#### [Provided material]
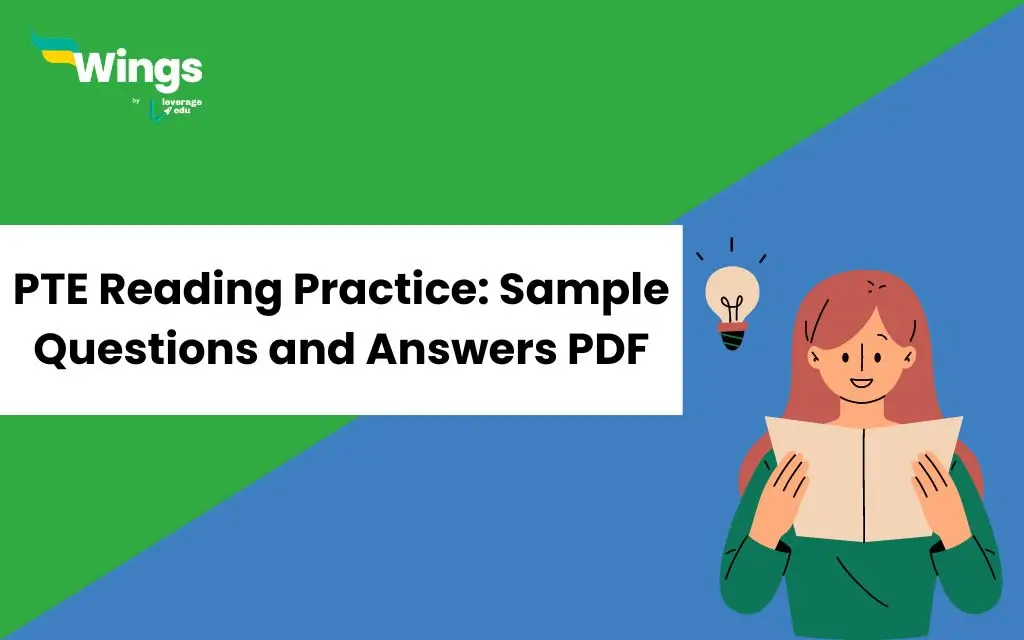 Wings
by leverage edu

PTE Reading Practice: Sample Questions and Answers PDF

#### [Task objective]
The reply must hold every line above exactly as written and none of the pictures.

#### [Solution to this problem]
 Wings
by leverage edu

PTE Reading Practice: Sample Questions and Answers PDF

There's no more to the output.